Week 6 – The 5 Minds

Howard Gardner, 2007, ‘Minds Viewed Globally: A Personal Introduction’ in Five Minds For the Future, Harvard Business School Press, Boston, ch.1.

It seems that each week these readings delve deeper into the bigger questions in life – this week had an overarching question of where is our society, and planet headed in the foreseeable future?

Psychologist, Gardner this week drew on a scientific perspective to introduce us to “The Five Minds” or the “Five Dramatis Personae” as he put it. He suggested that a person with these five different minds could deal with what is expected, but also what cannot be anticipated.
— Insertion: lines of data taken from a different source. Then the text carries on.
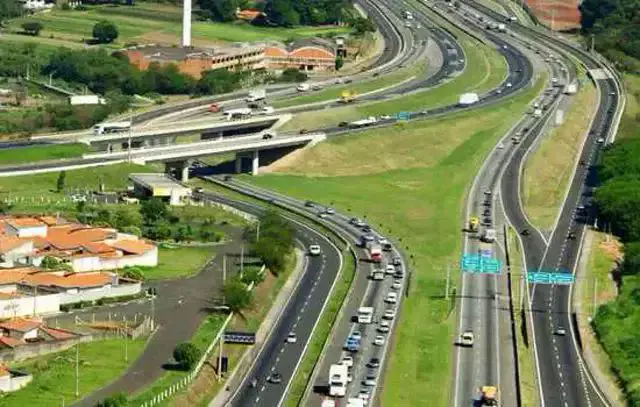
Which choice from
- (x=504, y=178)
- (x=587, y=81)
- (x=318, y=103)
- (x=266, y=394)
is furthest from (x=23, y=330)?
(x=587, y=81)

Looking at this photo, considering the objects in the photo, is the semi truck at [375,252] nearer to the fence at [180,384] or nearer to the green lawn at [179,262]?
the green lawn at [179,262]

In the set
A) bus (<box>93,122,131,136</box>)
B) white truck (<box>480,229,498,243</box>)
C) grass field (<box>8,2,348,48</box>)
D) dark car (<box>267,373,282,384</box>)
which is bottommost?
grass field (<box>8,2,348,48</box>)

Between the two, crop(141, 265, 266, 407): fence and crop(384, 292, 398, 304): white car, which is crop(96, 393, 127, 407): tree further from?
crop(384, 292, 398, 304): white car

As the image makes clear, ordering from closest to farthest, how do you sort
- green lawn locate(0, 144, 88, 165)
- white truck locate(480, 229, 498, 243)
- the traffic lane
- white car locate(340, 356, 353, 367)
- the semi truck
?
the traffic lane
white car locate(340, 356, 353, 367)
the semi truck
white truck locate(480, 229, 498, 243)
green lawn locate(0, 144, 88, 165)

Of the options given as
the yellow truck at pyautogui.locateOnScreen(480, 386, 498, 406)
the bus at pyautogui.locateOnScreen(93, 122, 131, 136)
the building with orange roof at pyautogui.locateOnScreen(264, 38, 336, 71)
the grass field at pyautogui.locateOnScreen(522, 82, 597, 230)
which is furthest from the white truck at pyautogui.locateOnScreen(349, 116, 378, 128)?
the yellow truck at pyautogui.locateOnScreen(480, 386, 498, 406)

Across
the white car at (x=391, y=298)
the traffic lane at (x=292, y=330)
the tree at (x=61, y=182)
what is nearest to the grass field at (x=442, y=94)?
the tree at (x=61, y=182)

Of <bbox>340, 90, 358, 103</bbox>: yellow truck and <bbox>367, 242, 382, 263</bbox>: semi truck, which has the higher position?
<bbox>367, 242, 382, 263</bbox>: semi truck

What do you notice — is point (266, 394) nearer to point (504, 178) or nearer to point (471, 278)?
point (471, 278)
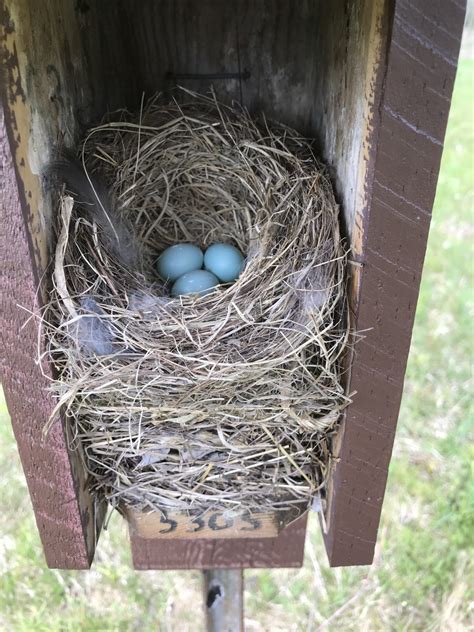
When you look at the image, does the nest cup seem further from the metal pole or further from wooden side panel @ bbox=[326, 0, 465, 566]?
the metal pole

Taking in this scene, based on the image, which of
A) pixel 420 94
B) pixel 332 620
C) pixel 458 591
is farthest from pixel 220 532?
pixel 458 591

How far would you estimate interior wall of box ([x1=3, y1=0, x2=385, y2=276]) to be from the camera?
2.33 feet

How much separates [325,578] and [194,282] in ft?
3.57

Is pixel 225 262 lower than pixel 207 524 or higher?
higher

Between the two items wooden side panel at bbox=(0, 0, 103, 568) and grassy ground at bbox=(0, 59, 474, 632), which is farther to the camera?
grassy ground at bbox=(0, 59, 474, 632)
They are applying what is required of everyone to live in a future that functions and co-operates.

The five minds mentioned are as follows:

1: The Disciplined Mind – a mode of cognition, with the skills to perfect any sort of specialization

2: The Synthesizing mind – the ability to not only take in and understand information, but also evaluate its meaning.

3: The Creating Mind – the constant ability to think of new ideas, and conjure new ways of thinking.
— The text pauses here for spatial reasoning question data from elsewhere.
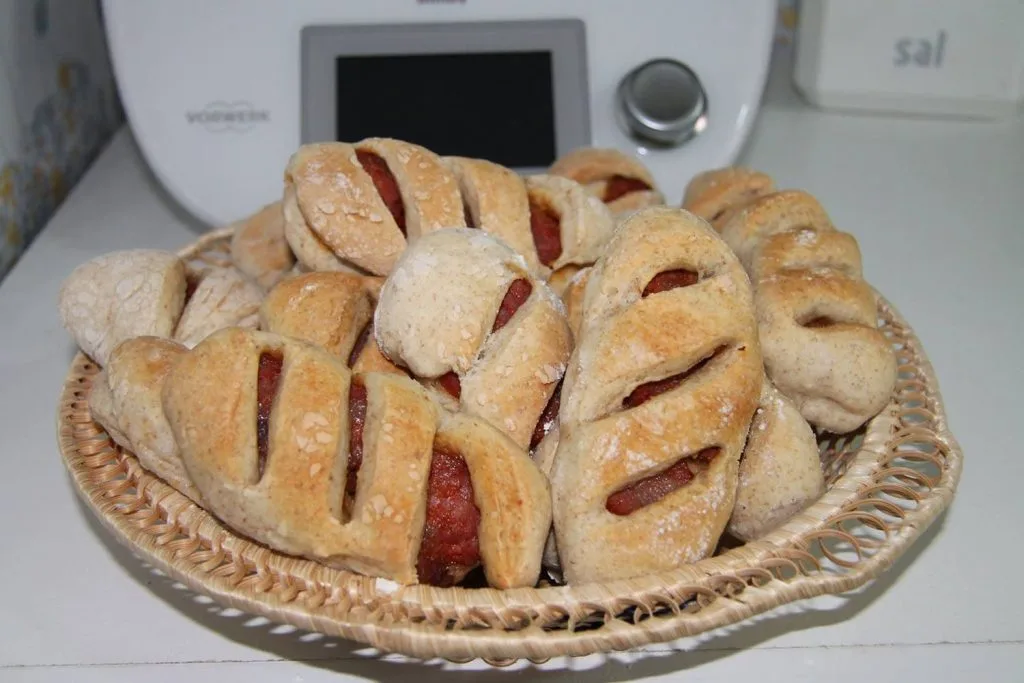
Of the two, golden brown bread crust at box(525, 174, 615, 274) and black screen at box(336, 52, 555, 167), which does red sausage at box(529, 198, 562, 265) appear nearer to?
golden brown bread crust at box(525, 174, 615, 274)

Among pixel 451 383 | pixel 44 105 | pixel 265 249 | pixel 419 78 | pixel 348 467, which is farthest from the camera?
pixel 44 105

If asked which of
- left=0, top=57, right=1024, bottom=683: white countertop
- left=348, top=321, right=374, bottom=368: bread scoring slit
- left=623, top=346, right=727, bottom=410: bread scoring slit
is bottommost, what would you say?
left=0, top=57, right=1024, bottom=683: white countertop

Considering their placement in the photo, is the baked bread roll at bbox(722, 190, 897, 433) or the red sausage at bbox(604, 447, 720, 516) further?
the baked bread roll at bbox(722, 190, 897, 433)

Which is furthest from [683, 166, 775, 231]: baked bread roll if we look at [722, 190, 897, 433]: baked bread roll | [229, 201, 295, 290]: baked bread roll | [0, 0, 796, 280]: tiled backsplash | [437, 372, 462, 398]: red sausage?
[0, 0, 796, 280]: tiled backsplash

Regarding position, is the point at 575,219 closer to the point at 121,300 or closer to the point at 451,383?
the point at 451,383

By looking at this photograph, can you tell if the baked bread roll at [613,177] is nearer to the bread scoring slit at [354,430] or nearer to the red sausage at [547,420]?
the red sausage at [547,420]

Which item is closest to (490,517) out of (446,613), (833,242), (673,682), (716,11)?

4: The Respectful Mind – an understanding of people’s differences, which is essential for productivity.

5: The Ethical Mind – putting others needs before your own is necessary in order to improve the way you, and other people work.

These five minds span both the cognitive spectrum and the human enterprise, also focusing on the policy of things rather than the psychology behind them.

Gardner then continues to connect his theory to some interesting points about our future. He believes that the current education system is preparing students primarily for the world of the past, rather than focusing on the possible world of the future. I can understand this – we are taught subjects like history, science and psychology – not that it is at all irrelevant – but they are more the reasons for why things are the way they are, or what has already happened. I think Gardner is suggesting we need to learn more about what might happen in the future. To support this, he also suggested that science can never tell you what to do in class or at work – what you do and how you operate among others has to come from your own value system. In order to do this you must be respectful (or otherwise you are toxic in the workplace), and you must have a number of disciplines in order to meet demands and succeed.